Sharing video recordings of class lectures on the Web is easy: record video, upload to Web. Why is there a need to do it through iTunes? AFAIK, iTunesU is just a way for Apple to try to get campus lock-in. I know this sounds kind of rant-ish, but I'm being 100% serious and honest.
My school started using iTunesU, which didn't seem to have any advantages over just putting video online, except that I couldn't use it, since I can't run iTunes on my computer (Linux).
I'd honestly like to know what benefits iTunesU has for anyone besides Apple and Microsoft, in the sense that if it became truly widespread, it would prevent any widespread movement to adopt Linux on campus.
I see your point about not having access to the iTunes content on Linux. Fair point that should be addressed.
That said, I'm a big fan of iTunesU. I like the ability to download courses on my iOS devices and listening to the lectures on trains or at the gym. Also, they must save a lot on bandwidth by letting people download the videos (I go through the lectures a couple of times at least).

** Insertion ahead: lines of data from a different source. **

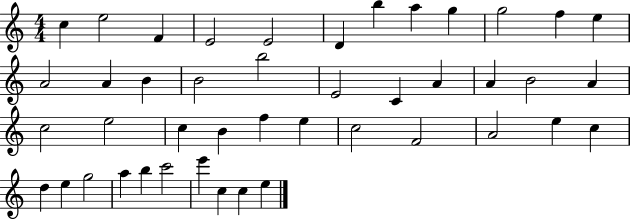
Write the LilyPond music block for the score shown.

{
  \clef treble
  \numericTimeSignature
  \time 4/4
  \key c \major
  c''4 e''2 f'4 | e'2 e'2 | d'4 b''4 a''4 g''4 | g''2 f''4 e''4 | \break a'2 a'4 b'4 | b'2 b''2 | e'2 c'4 a'4 | a'4 b'2 a'4 | \break c''2 e''2 | c''4 b'4 f''4 e''4 | c''2 f'2 | a'2 e''4 c''4 | \break d''4 e''4 g''2 | a''4 b''4 c'''2 | e'''4 c''4 c''4 e''4 | \bar "|."
}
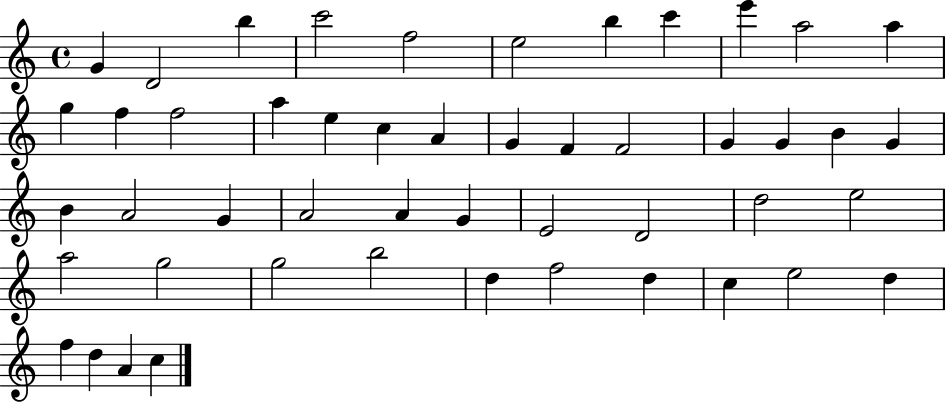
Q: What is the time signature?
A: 4/4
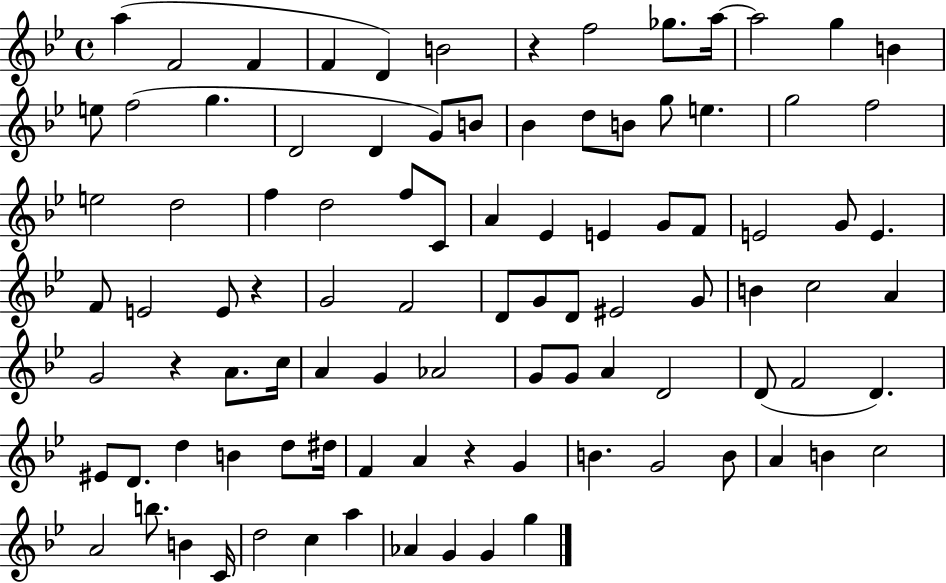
X:1
T:Untitled
M:4/4
L:1/4
K:Bb
a F2 F F D B2 z f2 _g/2 a/4 a2 g B e/2 f2 g D2 D G/2 B/2 _B d/2 B/2 g/2 e g2 f2 e2 d2 f d2 f/2 C/2 A _E E G/2 F/2 E2 G/2 E F/2 E2 E/2 z G2 F2 D/2 G/2 D/2 ^E2 G/2 B c2 A G2 z A/2 c/4 A G _A2 G/2 G/2 A D2 D/2 F2 D ^E/2 D/2 d B d/2 ^d/4 F A z G B G2 B/2 A B c2 A2 b/2 B C/4 d2 c a _A G G g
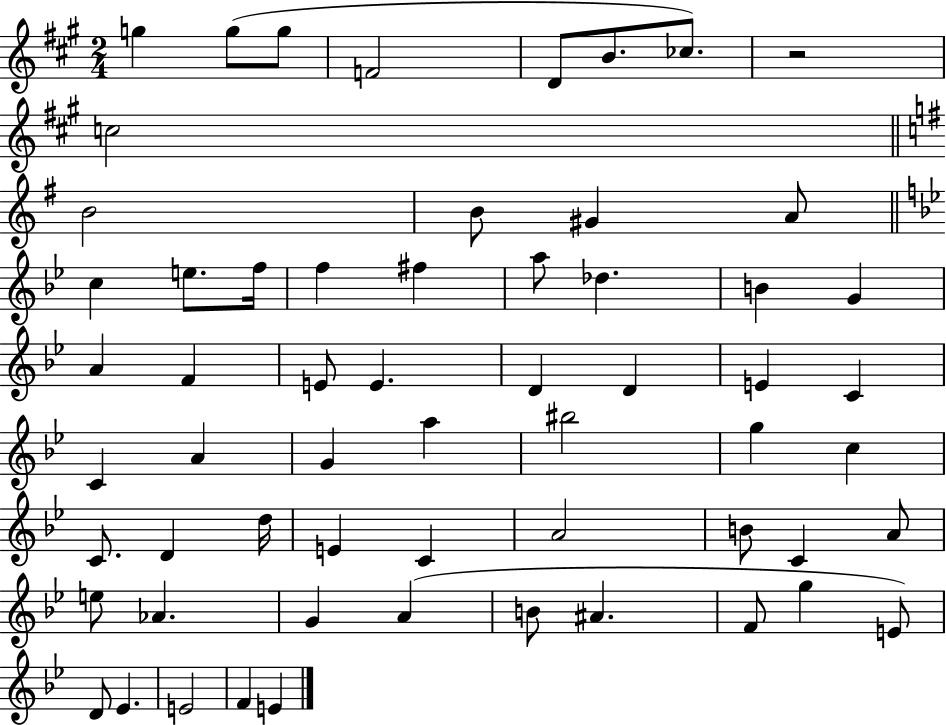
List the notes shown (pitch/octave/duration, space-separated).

G5/q G5/e G5/e F4/h D4/e B4/e. CES5/e. R/h C5/h B4/h B4/e G#4/q A4/e C5/q E5/e. F5/s F5/q F#5/q A5/e Db5/q. B4/q G4/q A4/q F4/q E4/e E4/q. D4/q D4/q E4/q C4/q C4/q A4/q G4/q A5/q BIS5/h G5/q C5/q C4/e. D4/q D5/s E4/q C4/q A4/h B4/e C4/q A4/e E5/e Ab4/q. G4/q A4/q B4/e A#4/q. F4/e G5/q E4/e D4/e Eb4/q. E4/h F4/q E4/q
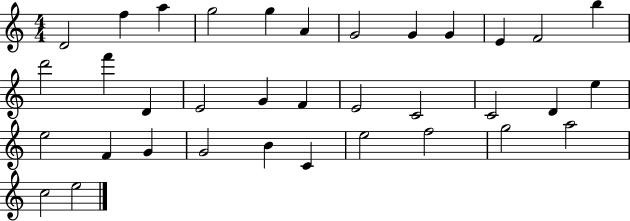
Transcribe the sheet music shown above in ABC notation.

X:1
T:Untitled
M:4/4
L:1/4
K:C
D2 f a g2 g A G2 G G E F2 b d'2 f' D E2 G F E2 C2 C2 D e e2 F G G2 B C e2 f2 g2 a2 c2 e2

You are saying this as if you cannot download videos and view them on an iOS device from any other source. I believe it is possible to just download a video and start watching. How does the iTunes software help to make that process better? Also many people do not have an iOS product.
Well, guess we should all go buy iOS devices, so we can have a great one-click experience watching lectures produced by public universities that are paid for by taxpayer dollars and ought to be freely accessible.
(Sorry if I'm rubbing it in too hard, you've been very gracious in this discussion.)
While I agree that iTunes is a very cumbersome piece of software and it is more difficult to use on Linux, the amalgamation of educational videos is the big step forward. The technology has been around, like you said, for a long time to post videos online - but what good is it if those videos are hosted on a thousand different websites? iTunes U aggregates them all into a platform that can easily be searched, as well as enforcing a minimum level of quality in order to provide a higher quality learning experience. Is Apple truly that magnanimous? Probably not. But it's an ad-hominem fallacy to dismiss the quality of iTunesU on the basis of it's creator.
While I agree that iTunes is a very cumbersome piece of software
That's not what I said.
and it is more difficult to use on Linux
That's a sloppy way to put it. AFAIK, there is no Linux port of iTunes. It may be possible to use with virtualization, but that's beside the point.
The technology has been around, like you said, for a long time to post videos online - but what good is it if those videos are hosted on a thousand different websites? iTunes U aggregates them all into a platform that can easily be searched, as well as enforcing a minimum level of quality in order to provide a higher quality learning experience
I wasn't aware that iTunesU aggregated videos other than those from the particular university at which you are a student. That's how it was billed at my school. Still, if it does do so, it's a strage way to go about it. The same thing could be accomplished in a much more accessible way with a YouTube clone for educational videos.
Is Apple truly that magnanimous? Probably not. But it's an ad-hominem fallacy to dismiss the quality of iTunesU on the basis of it's creator.
Right, which I didn't do. In fact, quite the other way around. I have great respect and admiration for Apple and Steve Jobs. That respect went down a bit when I realized that (and here's my real point):
There is no business case for Apple to have iTunesU except to block Linux from getting a foothold on university campuses.
Now, maybe that statement is too strong. I would be delighted if someone could prove it to be wrong.
Now, just to be clear, I don't think there's anything morally or legally wrong with acting to block your competition. But still, I'd rather see Apple selling great products that people love, which is what they normally do, rather than giving away products with the sole (apparent) intention of blocking the spread of other great things (Linux).